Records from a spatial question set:
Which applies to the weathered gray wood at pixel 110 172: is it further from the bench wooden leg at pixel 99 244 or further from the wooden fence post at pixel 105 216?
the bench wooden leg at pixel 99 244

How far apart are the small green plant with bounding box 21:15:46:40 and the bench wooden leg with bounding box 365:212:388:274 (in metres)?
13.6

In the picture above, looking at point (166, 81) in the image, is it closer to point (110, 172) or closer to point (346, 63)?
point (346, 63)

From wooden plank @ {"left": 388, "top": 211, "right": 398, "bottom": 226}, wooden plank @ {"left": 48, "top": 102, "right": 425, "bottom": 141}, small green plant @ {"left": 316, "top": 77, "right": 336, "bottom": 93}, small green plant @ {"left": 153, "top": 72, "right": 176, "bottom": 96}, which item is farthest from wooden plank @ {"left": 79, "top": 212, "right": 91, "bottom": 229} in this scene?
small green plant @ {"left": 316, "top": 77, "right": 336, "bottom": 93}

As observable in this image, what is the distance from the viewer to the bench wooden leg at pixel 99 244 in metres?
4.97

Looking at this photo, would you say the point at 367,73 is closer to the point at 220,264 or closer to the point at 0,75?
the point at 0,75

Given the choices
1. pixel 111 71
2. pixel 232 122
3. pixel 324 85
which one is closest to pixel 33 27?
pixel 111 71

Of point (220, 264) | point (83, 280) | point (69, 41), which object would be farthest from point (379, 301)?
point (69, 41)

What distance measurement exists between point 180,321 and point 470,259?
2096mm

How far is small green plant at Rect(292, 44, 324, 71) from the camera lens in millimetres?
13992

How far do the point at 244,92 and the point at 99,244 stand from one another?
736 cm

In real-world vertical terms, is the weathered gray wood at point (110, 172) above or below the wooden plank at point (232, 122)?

> **TASK REQUIREMENTS**
Every record should be repeated exactly; please leave none out.

> **ANSWER**
Which applies to the weathered gray wood at pixel 110 172: is it further from the bench wooden leg at pixel 99 244 or further from the wooden fence post at pixel 105 216?
the bench wooden leg at pixel 99 244

How far apart are the small green plant with bounding box 21:15:46:40 and the bench wooden leg with bounding box 365:212:388:274 (in metres)?
13.6

In the picture above, looking at point (166, 81) in the image, is it closer to point (110, 172) or closer to point (346, 63)?
point (346, 63)

From wooden plank @ {"left": 388, "top": 211, "right": 398, "bottom": 226}, wooden plank @ {"left": 48, "top": 102, "right": 425, "bottom": 141}, small green plant @ {"left": 316, "top": 77, "right": 336, "bottom": 93}, small green plant @ {"left": 153, "top": 72, "right": 176, "bottom": 96}, which item is farthest from wooden plank @ {"left": 79, "top": 212, "right": 91, "bottom": 229} in this scene?
small green plant @ {"left": 316, "top": 77, "right": 336, "bottom": 93}

As observable in this image, what is the distance from the viewer to the bench wooden leg at pixel 99 244 in metres?
4.97

Looking at this photo, would you say the point at 367,73 is closer to the point at 220,264 or closer to the point at 0,75?
the point at 0,75

Given the choices
1. pixel 111 71
2. pixel 232 122
3. pixel 324 85
which one is closest to pixel 33 27?
pixel 111 71

Of point (220, 264) | point (83, 280) | point (69, 41), which object would be farthest from point (379, 301)?
point (69, 41)

What distance measurement exists between point 180,321 and point 470,259?
2096mm

How far is small green plant at Rect(292, 44, 324, 71) from the camera lens in millimetres?
13992

How far do the point at 244,92 and the point at 99,244 stand from one another?
736 cm

In real-world vertical terms, is the weathered gray wood at point (110, 172) above or below the wooden plank at point (232, 122)?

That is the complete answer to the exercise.